Christine Benz: One thing that I know you and the team follow very closely have been these fee cuts that we've seen across providers. And one thing that you and the team have noted and I think maybe investors on the outside looking in probably haven't been paying attention to this is that some of those fee cuts are driven by considerations for portfolios that are run internally. So let's talk about that, talk about how in some cases the fee cuts may in fact relate to needing to populate these portfolios with the lowest-cost products.

Ben Johnson: So many of the largest ETF sponsors have begun to pivot away from selling individual slices of the pie, so an ETF that offers exposure to U.S. large caps or to a diversified core bond index, you name it, and towards building models. So they've created all of these raw ingredients, and I liken it to going into your local Chipotle--I've got 20 stainless steel buckets in front of me, each with a different ingredient and I can go from one end of the line to another and come out with 78,000 different kinds of burritos based on how I combine those things. So, the sponsors are moving towards mass customization, meeting the needs of a diverse client base by doing all of these different configurations with those raw ingredients, the ETFs at the portfolio level. So I would argue that at the margin, what we've seen and what's been called the fee war, could be as much a defensive move as it is an offensive one. So naturally you would think that edging out your competitor by a basis point or two here or there with fees would be an attempt to gain market share and absolutely that's part of the story. But I would argue that from a defensive perspective, as more and more of these sponsors are using proprietary products to build proprietary models, they want to be cautious about creating the appearance of any potential conflicts of interest. So if I'm going to have three like funds that are effectively identical, and I'm going to come into the market with a fourth fund, say tracking the U.S. total stock market index, and I'm going to use that fund in my own model portfolios, I reduce the risk of people raising their eyebrows about my using my own fund in my own models if I price it 1 basis point below the three incumbents than I would if I had priced it at parity. So I think there's an optics risk of sorts that many sponsors may be looking to hedge against as more and more of them use their proprietary funds and their proprietary model portfolios.

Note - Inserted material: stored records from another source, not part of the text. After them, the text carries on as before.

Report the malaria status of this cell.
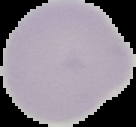

It is uninfected.

image size = 136×127 pixels
image type = cell region segmented out of the field of view; surrounding area masked to black
preparation = thin blood film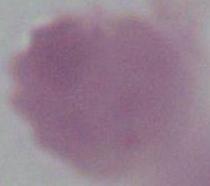

Summary:
  - Identification: erythrocyte
  - Modality: micrograph
  - Magnification: 1000x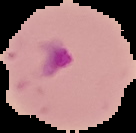

Summary:
  - Image size: 136×133 pixels
  - Preparation: thin blood smear
  - Result: malaria parasites identified
  - Image type: segmented cell region on a black background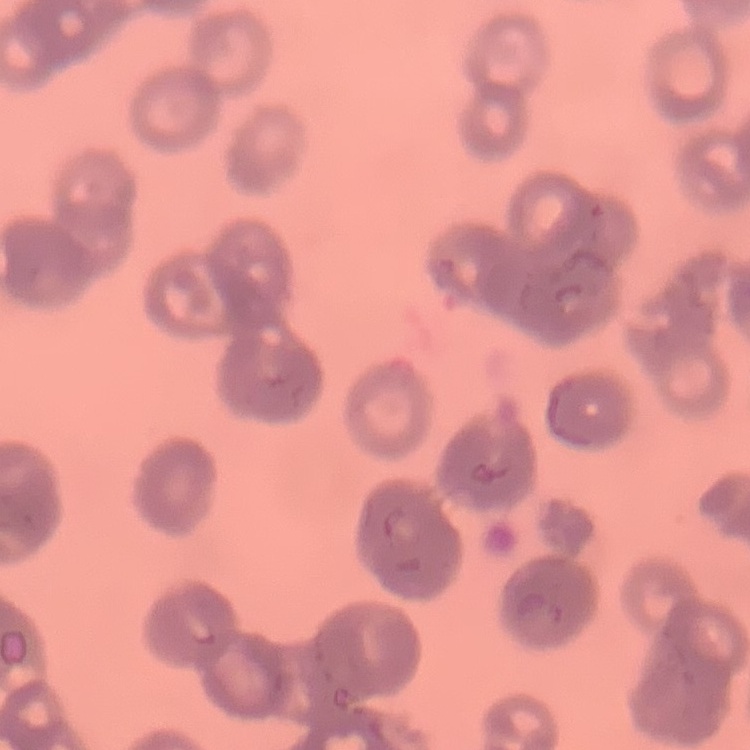
Summary:
  - Red blood cell morphology: rouleaux formation
  - Preparation: thin peripheral smear
  - Image type: square crop of a larger photomicrograph
  - Stain: Field's or Giemsa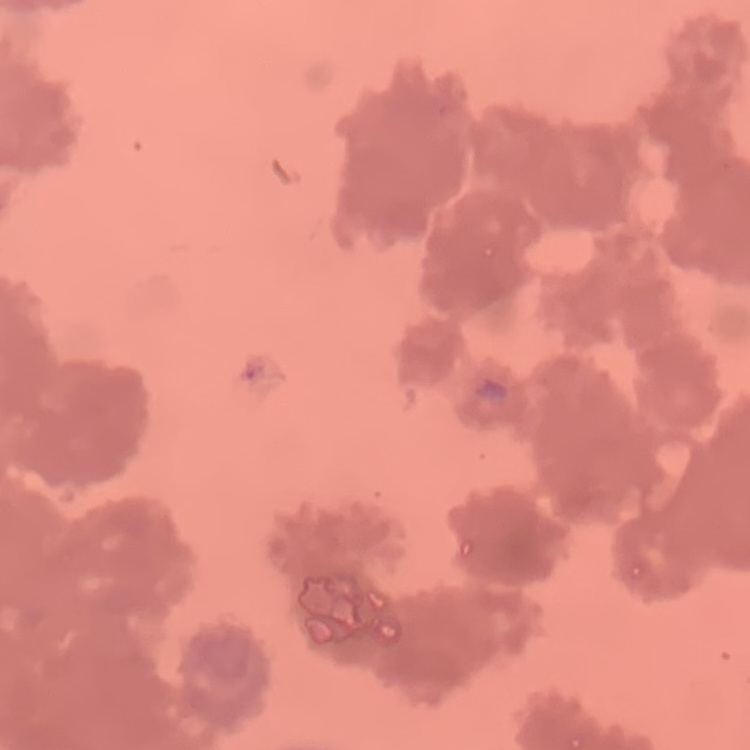
{
  "erythrocyte_morphology": "rouleaux formation",
  "stain": "Field's or Giemsa",
  "preparation": "thin blood smear",
  "image_type": "square crop of a larger photomicrograph"
}Identify the parasite.
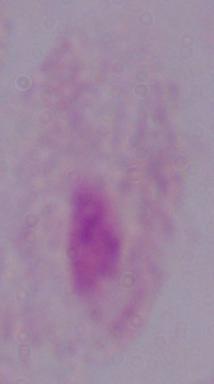

This is a trichomonad.

Summary:
  - Magnification: 1000x
  - Modality: photomicrograph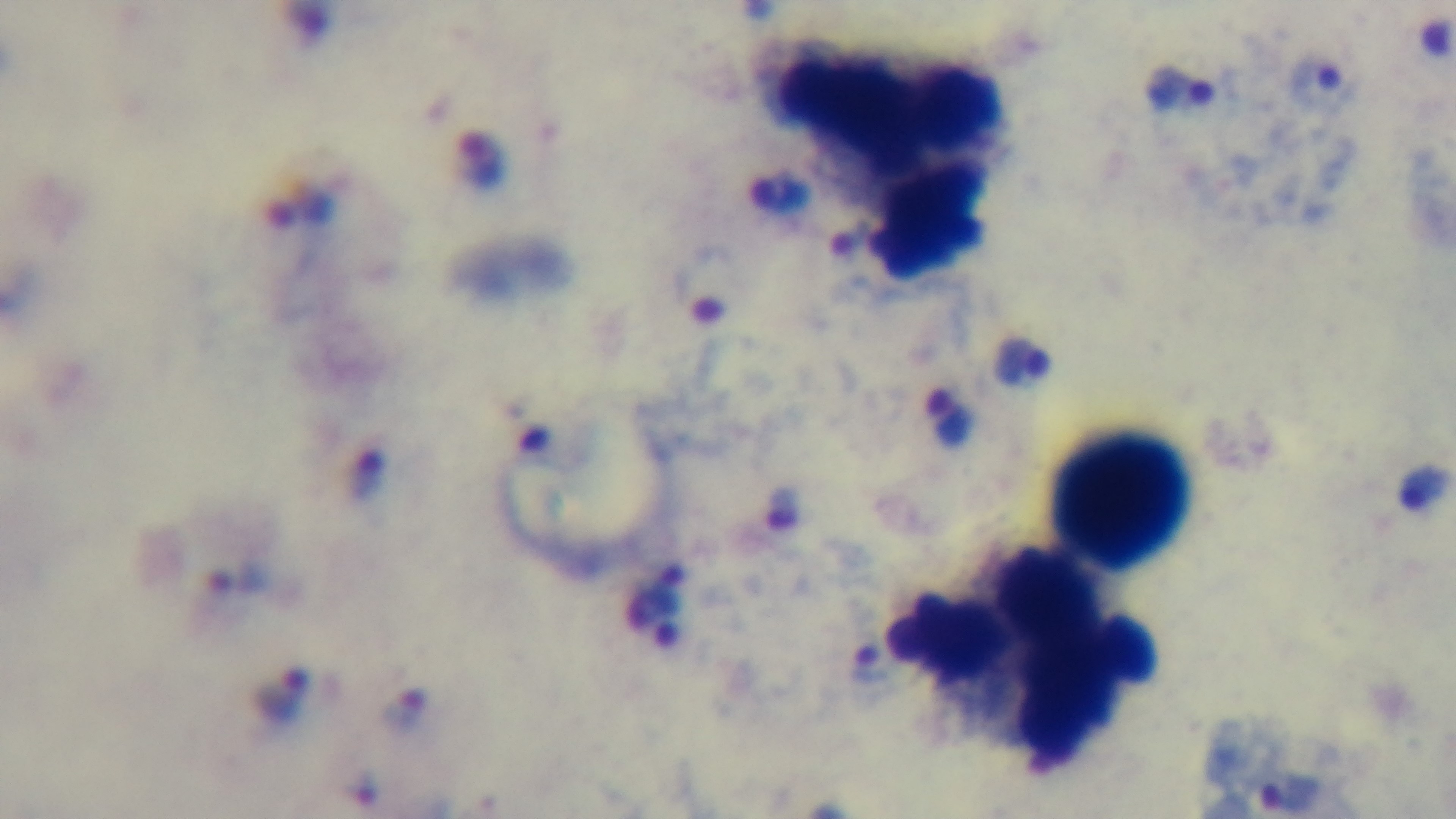
Summary:
  - Field of view: single
  - Malaria status: positive
  - Stain: Giemsa
  - Objective: 100x oil immersion
  - Preparation: thick
  - Capture: mounted 4K digital camera
  - Modality: light microscopy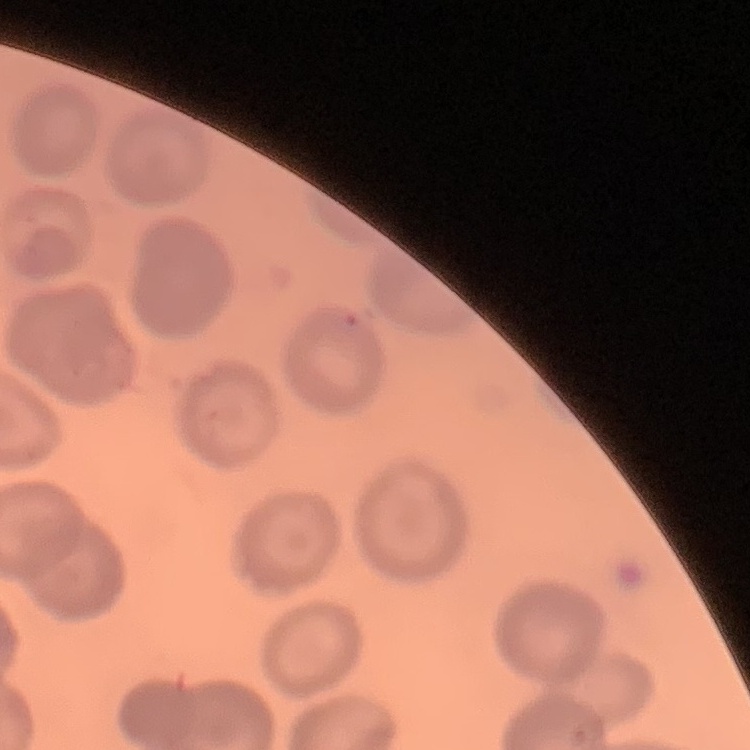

Christine Benz: Well, let's talk about these model portfolios. Who's using them? What are they intended for?

Ben Johnson: There's a variety of different investor types that are using these portfolios. The main area of growth has been in the intermediary space. So as more and more advisors have gone from picking stocks and throwing in the towel on picking stocks, to picking funds and throwing in the towel on that, to building portfolios themselves and now increasingly throwing in the towel on that exercise, they're saying, "Just show me. Give me the model itself. I know my client, I know what fits for them. Let's line up this information so that I can pull a model directly off the shelf, from whatever platform I might be using." So you see evidence of this phenomenon in the wire houses, you see evidence [of] it in the RIA community, who might custody client assets with say a TD Ameritrade or a Schwab. These models are being delivered to a variety of different client types and a variety of different means across the investor spectrum.

Christine Benz: OK, Ben. Another busy quarter in ETFs. Thank you so much for being here to provide a recap.

Ben Johnson: Thanks for having me.

Christine Benz: Thanks for watching. I'm Christine Benz, from morningstar.com.